Rewrite every row with "nearest" replaced by "closest" and all other text unchanged. Omit the pictures from the output.

════════════════

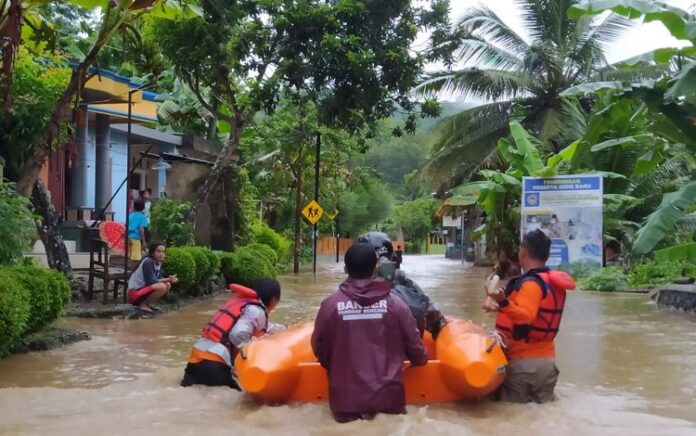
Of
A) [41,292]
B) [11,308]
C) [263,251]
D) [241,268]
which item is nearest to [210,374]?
[11,308]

════════════════

__SOLVED PROBLEM__:
Of
A) [41,292]
B) [11,308]
C) [263,251]
D) [241,268]
which item is closest to [210,374]?
[11,308]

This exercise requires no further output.